Fitzpatrick and Keller (2015) were the first to present a genomic offset approach (calling it "genetic offset"). Using tools borrowed from community ecology—generalized dissimilarity modeling and gradient forests (Box 2b)—they established a statistical relationship between environment and allele frequencies in single‐nucleotide polymorphisms (SNPs) included in the circadian clock gene GIGANTEA5 of balsam poplar (Populus balsamifera). They first extrapolated this relationship to the present range‐wide space and subsequently to a projected future climate. In doing so, they indicated geographic regions where the risk of maladaptation might be low or high based solely on genomic and climate information. Right away, this technically intuitive analysis of genomic data with powerful geographic visualization and interpretation was rapidly adopted, especially the gradient forest model, most likely due to its nonlinear nature with a machine learning‐based framework. For example, Bay, Harrigan, Le Underwood, et al. (2018) predicted climate‐driven genetic offset (which they called "genomic vulnerability") in a migratory bird species (yellow warbler, Setophaga petechia) and compared it to past population declines. This article started a critical and constructive discussion on how to use and interpret the concept with its underlying pitfalls and benefits (Bay, Harrigan, Buermann, et al., 2018; Fitzpatrick et al., 2018), which builds also the basis and motivation of this current perspective paper.
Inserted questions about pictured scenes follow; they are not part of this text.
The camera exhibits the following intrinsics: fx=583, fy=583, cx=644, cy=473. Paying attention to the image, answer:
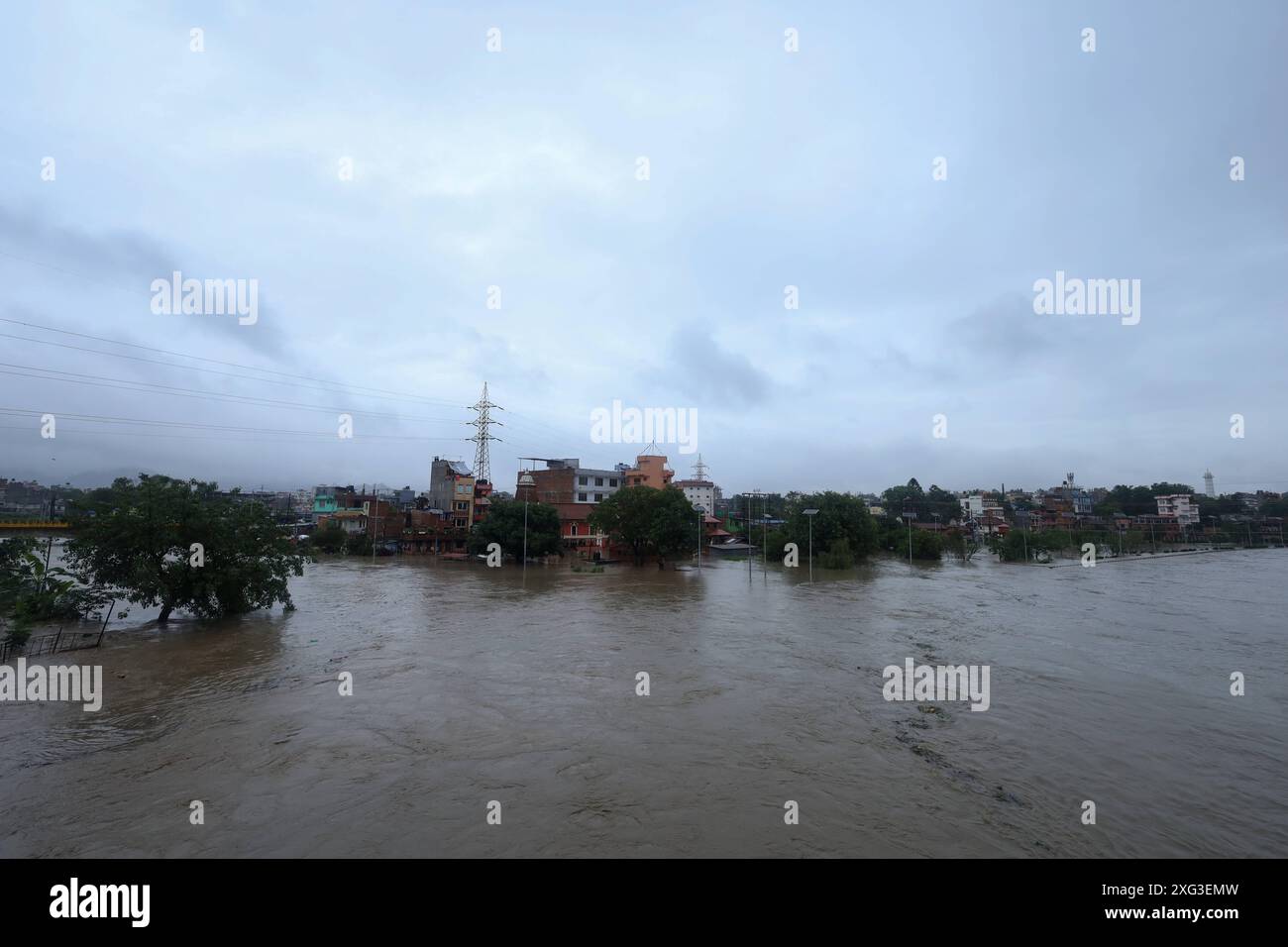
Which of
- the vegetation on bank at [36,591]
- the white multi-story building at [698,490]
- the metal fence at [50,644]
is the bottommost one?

Rellstab et al. (2016) used a similar approach called "risk of nonadaptedness" (RONA) to predict the theoretically required allele frequency shifts of various populations of different white oak species (Quercus spp.) for future climate change (Box 2c). These authors did not model RONA in a spatially explicit manner (although this would be possible), but instead predicted the offset for every sampled population. Unlike the genetic offset of Fitzpatrick and Keller (2015) that uses a composite genetic distance metric, RONA directly predicts the required allele frequency shift in a population to be adapted to the future conditions, making it possible to compare these presumably required allele frequency shifts to the past realized, theoretically expected (Dauphin et al., 2021), or even future realized values, for example, if populations are re‐sequenced in the future. RONA has been regularly used (Jordan et al., 2017), was recommended as a tool in assisted gene flow (Borrell et al., 2019), and is available as a Python implementation (Pina‐Martins et al., 2019).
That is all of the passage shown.